Intracerebral hemorrhage alters circular RNA expression profiles in the rat brain

Abstract

Circular RNAs (circRNAs), formed from pre-messenger RNAs by back-splicing, are a novel class of evolutionarily-conserved endogenous non-coding RNAs. While circRNAs are involved in various diseases, the role of circRNAs in intracerebral hemorrhage (ICH) remains unknown. In the present study, we performed high-throughput sequencing to profile the expression of circRNAs in the rat brain at 24 and 48 hours after ICH onset, and utilized bioinformatics methods to make predictions about the function of dysregulated circRNAs. Compared with the sham group, 346 and 389 circRNAs changed significantly (|log2 (fold change)| > 1 and P < 0.05) at 24 and 48 hours after ICH, respectively. Bioinformatics analyses indicated that parent genes of dysregulated circRNAs were involved in biological processes, cellular component, and molecular function following ICH, and that they were enriched in the dopaminergic synapses, glutamatergic synapses, endocytosis, regulation of actin cytoskeleton, the mitogen-activated protein kinase signaling pathway, and the retrograde endocannabinoid signaling pathway. Enrichment analyses of target mRNAs showed that these mRNAs were enriched in synaptic plasticity, ion channel activity, and pathways including the phospholipase D signaling and the cGMP-PKG signaling. Our study indicates that the expression profile of circRNAs changes significantly after ICH in rat brains, and suggests that circRNAs may be crucial for the pathophysiological process following ICH.

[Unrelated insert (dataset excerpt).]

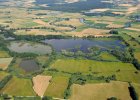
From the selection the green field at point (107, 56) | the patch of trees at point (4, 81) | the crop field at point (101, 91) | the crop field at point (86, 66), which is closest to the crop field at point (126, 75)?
the crop field at point (86, 66)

Keywords: Intracerebral hemorrhage; circular RNAs; high-throughput sequencing; rat.

Figure 1

The expression profile of circRNAs in the perihematomal brain tissue after ICH. The hierarchical clustering analyses of circRNAs differentially expressed at 24 hours (A) and 48 hours (C) after ICH compared with the sham group, “Blue” represents low intensity, and “Red” represents strong intensity. Volcano plots show all the detected circRNAs (sham vs. 24 hours (B) and sham vs. 48 hours after ICH (D)), the red points represent the differentially upregulated circRNAs, while the green points represent the differentially downregulated circRNAs (|log2 (fold change)| > 1, P-value < 0.05 (-log10 scaled)).

Figure 2

Features of differentially expressed circRNAs. Distribution of dysregulated circRNAs in rat chromosomes (A). Most circRNAs after ICH are from the exonic region, and few are from the splicing region (B).

Figure 3

GO enrichment analyses for the parent genes of altered circRNAs. Major enriched GO terms for biological process, cellular component, and molecular function at 24 hours and 48 hours after ICH in rats (A, B).

Figure 4

KEGG pathway analyses for the parent genes of altered circRNAs at 24 hours (A, B) and 48 hours (C, D) after ICH in rats. The top 10 (A, C) and top 30 (B, D) enriched pathways.

Figure 5

qRT-PCR validation results of four randomly selected circRNAs (rno_circ:chr9:31604268-31660864, rno_circ:chr18:17224244-17264715, rno_circ:chr13:35769419-35784163, and rno_circ:chr1:281093685-281095506). Data are shown as mean ± SD. *P < 0.05, **P < 0.01, compared with the sham group.

Figure 6

The circRNA-miRNA network. The network consists of 40 differentially expressed circRNAs and their top five miRNAs. Red squares, green squares, and orange spheres indicate downregulated circRNAs, upregulated circRNAs, and miRNAs, respectively.

Figure 7

The circRNA-miRNA-mRNA interaction network. The network includes two validated circRNAs, 10 miRNAs, and 72 mRNAs. Green arrows, red rhombuses, and blue spheres indicate circRNAs, miRNAs, and mRNAs, respectively.

Figure 8

GO and KEGG pathway analyses for mRNAs targeted by the circRNA (confirmed by qRT-PCR)-miRNA regulatory network. Major enriched GO terms for biological process, cellular component, and molecular function (A) and the 30 major enriched pathways (B) at 48 hours after ICH in rats.